## What to work on
Output an exact reproduction of the data.

## Data for the task

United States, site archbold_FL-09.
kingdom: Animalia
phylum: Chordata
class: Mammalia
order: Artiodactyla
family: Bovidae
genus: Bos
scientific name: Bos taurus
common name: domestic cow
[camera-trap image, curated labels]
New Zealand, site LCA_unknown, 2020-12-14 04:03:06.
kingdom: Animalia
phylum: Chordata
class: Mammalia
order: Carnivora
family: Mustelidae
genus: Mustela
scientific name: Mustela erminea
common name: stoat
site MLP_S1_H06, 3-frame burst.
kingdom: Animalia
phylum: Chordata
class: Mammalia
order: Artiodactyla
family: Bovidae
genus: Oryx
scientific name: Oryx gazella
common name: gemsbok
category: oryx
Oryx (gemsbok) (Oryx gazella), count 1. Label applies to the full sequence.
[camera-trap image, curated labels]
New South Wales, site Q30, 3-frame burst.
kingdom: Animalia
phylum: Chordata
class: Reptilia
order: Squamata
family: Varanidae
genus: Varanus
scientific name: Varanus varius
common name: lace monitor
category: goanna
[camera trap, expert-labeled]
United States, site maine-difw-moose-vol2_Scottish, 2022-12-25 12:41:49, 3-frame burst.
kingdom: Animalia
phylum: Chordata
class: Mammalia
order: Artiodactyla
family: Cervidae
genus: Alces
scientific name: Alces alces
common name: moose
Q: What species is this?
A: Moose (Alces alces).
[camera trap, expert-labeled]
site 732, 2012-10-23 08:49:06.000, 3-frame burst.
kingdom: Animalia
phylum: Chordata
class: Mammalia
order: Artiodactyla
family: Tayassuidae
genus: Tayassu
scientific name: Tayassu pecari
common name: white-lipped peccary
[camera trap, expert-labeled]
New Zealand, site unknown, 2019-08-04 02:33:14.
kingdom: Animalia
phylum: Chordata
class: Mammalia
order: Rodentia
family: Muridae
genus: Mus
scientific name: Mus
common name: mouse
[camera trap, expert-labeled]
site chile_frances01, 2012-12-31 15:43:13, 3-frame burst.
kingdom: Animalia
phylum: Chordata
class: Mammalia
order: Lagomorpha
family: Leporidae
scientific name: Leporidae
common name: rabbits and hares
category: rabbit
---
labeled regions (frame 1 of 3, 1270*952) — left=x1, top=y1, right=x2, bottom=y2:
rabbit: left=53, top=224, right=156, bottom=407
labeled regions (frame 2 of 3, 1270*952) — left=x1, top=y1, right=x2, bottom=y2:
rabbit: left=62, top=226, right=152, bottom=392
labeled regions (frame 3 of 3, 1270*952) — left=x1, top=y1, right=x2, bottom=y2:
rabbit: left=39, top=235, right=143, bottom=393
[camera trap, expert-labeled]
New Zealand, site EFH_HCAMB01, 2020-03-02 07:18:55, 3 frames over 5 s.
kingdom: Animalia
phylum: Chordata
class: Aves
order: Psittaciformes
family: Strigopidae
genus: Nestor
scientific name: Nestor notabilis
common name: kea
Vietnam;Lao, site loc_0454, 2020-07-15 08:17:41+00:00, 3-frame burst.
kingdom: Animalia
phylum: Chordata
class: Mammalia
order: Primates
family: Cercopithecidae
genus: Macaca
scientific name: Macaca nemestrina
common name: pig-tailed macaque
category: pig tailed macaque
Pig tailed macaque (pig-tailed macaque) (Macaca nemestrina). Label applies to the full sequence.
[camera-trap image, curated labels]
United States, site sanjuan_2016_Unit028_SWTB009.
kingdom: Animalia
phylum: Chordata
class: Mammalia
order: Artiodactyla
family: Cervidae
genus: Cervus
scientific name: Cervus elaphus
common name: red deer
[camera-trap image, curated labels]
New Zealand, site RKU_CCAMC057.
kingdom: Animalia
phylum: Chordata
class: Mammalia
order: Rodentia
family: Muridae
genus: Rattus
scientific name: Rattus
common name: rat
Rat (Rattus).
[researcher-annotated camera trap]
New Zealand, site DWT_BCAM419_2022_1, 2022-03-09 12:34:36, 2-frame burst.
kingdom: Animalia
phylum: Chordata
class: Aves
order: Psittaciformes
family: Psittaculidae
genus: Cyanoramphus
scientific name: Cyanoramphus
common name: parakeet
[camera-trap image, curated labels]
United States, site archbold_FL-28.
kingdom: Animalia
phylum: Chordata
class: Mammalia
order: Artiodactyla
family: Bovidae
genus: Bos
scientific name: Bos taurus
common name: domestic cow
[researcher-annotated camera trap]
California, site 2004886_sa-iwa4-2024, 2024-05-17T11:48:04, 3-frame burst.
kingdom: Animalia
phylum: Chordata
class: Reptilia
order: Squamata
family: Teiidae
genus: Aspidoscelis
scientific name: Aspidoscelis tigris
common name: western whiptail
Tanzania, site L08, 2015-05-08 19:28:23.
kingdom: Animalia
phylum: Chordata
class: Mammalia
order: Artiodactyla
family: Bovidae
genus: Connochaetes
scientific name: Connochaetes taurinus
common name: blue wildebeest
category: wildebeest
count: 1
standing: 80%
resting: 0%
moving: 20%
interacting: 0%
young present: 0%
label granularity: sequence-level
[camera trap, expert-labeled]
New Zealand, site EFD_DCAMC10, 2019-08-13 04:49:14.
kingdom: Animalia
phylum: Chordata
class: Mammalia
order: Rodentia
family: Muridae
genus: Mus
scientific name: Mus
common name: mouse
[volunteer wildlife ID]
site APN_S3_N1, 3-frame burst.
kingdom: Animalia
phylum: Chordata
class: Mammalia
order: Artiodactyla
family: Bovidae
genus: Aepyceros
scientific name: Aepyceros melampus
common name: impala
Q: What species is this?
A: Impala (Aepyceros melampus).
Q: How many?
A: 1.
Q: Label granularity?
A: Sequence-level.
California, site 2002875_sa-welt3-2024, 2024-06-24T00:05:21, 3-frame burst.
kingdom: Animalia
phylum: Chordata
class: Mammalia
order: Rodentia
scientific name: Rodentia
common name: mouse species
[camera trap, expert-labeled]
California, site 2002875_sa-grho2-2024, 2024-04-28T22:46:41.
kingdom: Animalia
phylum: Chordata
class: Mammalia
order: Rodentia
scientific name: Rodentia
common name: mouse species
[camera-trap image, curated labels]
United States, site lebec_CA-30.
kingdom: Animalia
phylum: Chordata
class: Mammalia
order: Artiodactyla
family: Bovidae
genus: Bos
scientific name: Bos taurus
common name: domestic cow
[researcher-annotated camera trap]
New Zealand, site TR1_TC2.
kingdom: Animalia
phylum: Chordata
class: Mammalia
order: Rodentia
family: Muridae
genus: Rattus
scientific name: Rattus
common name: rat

## Response
United States, site archbold_FL-09.
kingdom: Animalia
phylum: Chordata
class: Mammalia
order: Artiodactyla
family: Bovidae
genus: Bos
scientific name: Bos taurus
common name: domestic cow
[camera-trap image, curated labels]
New Zealand, site LCA_unknown, 2020-12-14 04:03:06.
kingdom: Animalia
phylum: Chordata
class: Mammalia
order: Carnivora
family: Mustelidae
genus: Mustela
scientific name: Mustela erminea
common name: stoat
site MLP_S1_H06, 3-frame burst.
kingdom: Animalia
phylum: Chordata
class: Mammalia
order: Artiodactyla
family: Bovidae
genus: Oryx
scientific name: Oryx gazella
common name: gemsbok
category: oryx
Oryx (gemsbok) (Oryx gazella), count 1. Label applies to the full sequence.
[camera-trap image, curated labels]
New South Wales, site Q30, 3-frame burst.
kingdom: Animalia
phylum: Chordata
class: Reptilia
order: Squamata
family: Varanidae
genus: Varanus
scientific name: Varanus varius
common name: lace monitor
category: goanna
[camera trap, expert-labeled]
United States, site maine-difw-moose-vol2_Scottish, 2022-12-25 12:41:49, 3-frame burst.
kingdom: Animalia
phylum: Chordata
class: Mammalia
order: Artiodactyla
family: Cervidae
genus: Alces
scientific name: Alces alces
common name: moose
Q: What species is this?
A: Moose (Alces alces).
[camera trap, expert-labeled]
site 732, 2012-10-23 08:49:06.000, 3-frame burst.
kingdom: Animalia
phylum: Chordata
class: Mammalia
order: Artiodactyla
family: Tayassuidae
genus: Tayassu
scientific name: Tayassu pecari
common name: white-lipped peccary
[camera trap, expert-labeled]
New Zealand, site unknown, 2019-08-04 02:33:14.
kingdom: Animalia
phylum: Chordata
class: Mammalia
order: Rodentia
family: Muridae
genus: Mus
scientific name: Mus
common name: mouse
[camera trap, expert-labeled]
site chile_frances01, 2012-12-31 15:43:13, 3-frame burst.
kingdom: Animalia
phylum: Chordata
class: Mammalia
order: Lagomorpha
family: Leporidae
scientific name: Leporidae
common name: rabbits and hares
category: rabbit
---
labeled regions (frame 1 of 3, 1270*952) — left=x1, top=y1, right=x2, bottom=y2:
rabbit: left=53, top=224, right=156, bottom=407
labeled regions (frame 2 of 3, 1270*952) — left=x1, top=y1, right=x2, bottom=y2:
rabbit: left=62, top=226, right=152, bottom=392
labeled regions (frame 3 of 3, 1270*952) — left=x1, top=y1, right=x2, bottom=y2:
rabbit: left=39, top=235, right=143, bottom=393
[camera trap, expert-labeled]
New Zealand, site EFH_HCAMB01, 2020-03-02 07:18:55, 3 frames over 5 s.
kingdom: Animalia
phylum: Chordata
class: Aves
order: Psittaciformes
family: Strigopidae
genus: Nestor
scientific name: Nestor notabilis
common name: kea
Vietnam;Lao, site loc_0454, 2020-07-15 08:17:41+00:00, 3-frame burst.
kingdom: Animalia
phylum: Chordata
class: Mammalia
order: Primates
family: Cercopithecidae
genus: Macaca
scientific name: Macaca nemestrina
common name: pig-tailed macaque
category: pig tailed macaque
Pig tailed macaque (pig-tailed macaque) (Macaca nemestrina). Label applies to the full sequence.
[camera-trap image, curated labels]
United States, site sanjuan_2016_Unit028_SWTB009.
kingdom: Animalia
phylum: Chordata
class: Mammalia
order: Artiodactyla
family: Cervidae
genus: Cervus
scientific name: Cervus elaphus
common name: red deer
[camera-trap image, curated labels]
New Zealand, site RKU_CCAMC057.
kingdom: Animalia
phylum: Chordata
class: Mammalia
order: Rodentia
family: Muridae
genus: Rattus
scientific name: Rattus
common name: rat
Rat (Rattus).
[researcher-annotated camera trap]
New Zealand, site DWT_BCAM419_2022_1, 2022-03-09 12:34:36, 2-frame burst.
kingdom: Animalia
phylum: Chordata
class: Aves
order: Psittaciformes
family: Psittaculidae
genus: Cyanoramphus
scientific name: Cyanoramphus
common name: parakeet
[camera-trap image, curated labels]
United States, site archbold_FL-28.
kingdom: Animalia
phylum: Chordata
class: Mammalia
order: Artiodactyla
family: Bovidae
genus: Bos
scientific name: Bos taurus
common name: domestic cow
[researcher-annotated camera trap]
California, site 2004886_sa-iwa4-2024, 2024-05-17T11:48:04, 3-frame burst.
kingdom: Animalia
phylum: Chordata
class: Reptilia
order: Squamata
family: Teiidae
genus: Aspidoscelis
scientific name: Aspidoscelis tigris
common name: western whiptail
Tanzania, site L08, 2015-05-08 19:28:23.
kingdom: Animalia
phylum: Chordata
class: Mammalia
order: Artiodactyla
family: Bovidae
genus: Connochaetes
scientific name: Connochaetes taurinus
common name: blue wildebeest
category: wildebeest
count: 1
standing: 80%
resting: 0%
moving: 20%
interacting: 0%
young present: 0%
label granularity: sequence-level
[camera trap, expert-labeled]
New Zealand, site EFD_DCAMC10, 2019-08-13 04:49:14.
kingdom: Animalia
phylum: Chordata
class: Mammalia
order: Rodentia
family: Muridae
genus: Mus
scientific name: Mus
common name: mouse
[volunteer wildlife ID]
site APN_S3_N1, 3-frame burst.
kingdom: Animalia
phylum: Chordata
class: Mammalia
order: Artiodactyla
family: Bovidae
genus: Aepyceros
scientific name: Aepyceros melampus
common name: impala
Q: What species is this?
A: Impala (Aepyceros melampus).
Q: How many?
A: 1.
Q: Label granularity?
A: Sequence-level.
California, site 2002875_sa-welt3-2024, 2024-06-24T00:05:21, 3-frame burst.
kingdom: Animalia
phylum: Chordata
class: Mammalia
order: Rodentia
scientific name: Rodentia
common name: mouse species
[camera trap, expert-labeled]
California, site 2002875_sa-grho2-2024, 2024-04-28T22:46:41.
kingdom: Animalia
phylum: Chordata
class: Mammalia
order: Rodentia
scientific name: Rodentia
common name: mouse species
[camera-trap image, curated labels]
United States, site lebec_CA-30.
kingdom: Animalia
phylum: Chordata
class: Mammalia
order: Artiodactyla
family: Bovidae
genus: Bos
scientific name: Bos taurus
common name: domestic cow
[researcher-annotated camera trap]
New Zealand, site TR1_TC2.
kingdom: Animalia
phylum: Chordata
class: Mammalia
order: Rodentia
family: Muridae
genus: Rattus
scientific name: Rattus
common name: rat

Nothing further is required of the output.